#### Data extract

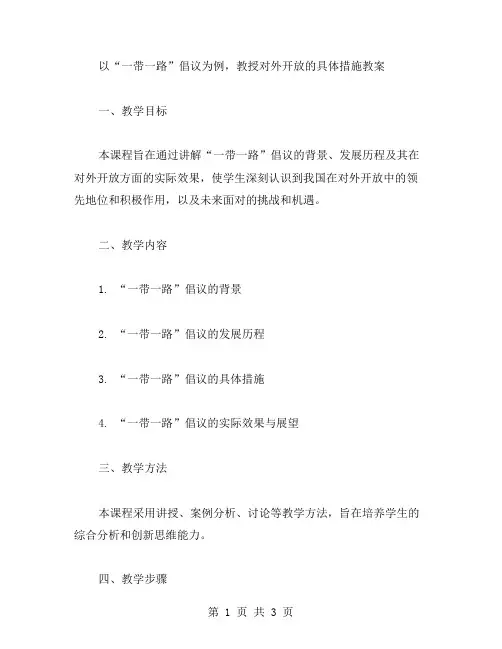 以“一带一路”倡议为例，教授对外开放的具体措施教案

一、教学目标

本课程旨在通过讲解“一带一路”倡议的背景、发展历程及其在对外开放方面的实际效果，使学生深刻认识到我国在对外开放中的领先地位和积极作用，以及未来面对的挑战和机遇。

二、教学内容

1. “一带一路”倡议的背景

2. “一带一路”倡议的发展历程

3. “一带一路”倡议的具体措施

4. “一带一路”倡议的实际效果与展望

三、教学方法

本课程采用讲授、案例分析、讨论等教学方法，旨在培养学生的综合分析和创新思维能力。

四、教学步骤

第 1 页 共 3 页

########

What is needed => Transcribe every entry above exactly. Omit all pictures.

Answer area =>
 以“一带一路”倡议为例，教授对外开放的具体措施教案

一、教学目标

本课程旨在通过讲解“一带一路”倡议的背景、发展历程及其在对外开放方面的实际效果，使学生深刻认识到我国在对外开放中的领先地位和积极作用，以及未来面对的挑战和机遇。

二、教学内容

1. “一带一路”倡议的背景

2. “一带一路”倡议的发展历程

3. “一带一路”倡议的具体措施

4. “一带一路”倡议的实际效果与展望

三、教学方法

本课程采用讲授、案例分析、讨论等教学方法，旨在培养学生的综合分析和创新思维能力。

四、教学步骤

第 1 页 共 3 页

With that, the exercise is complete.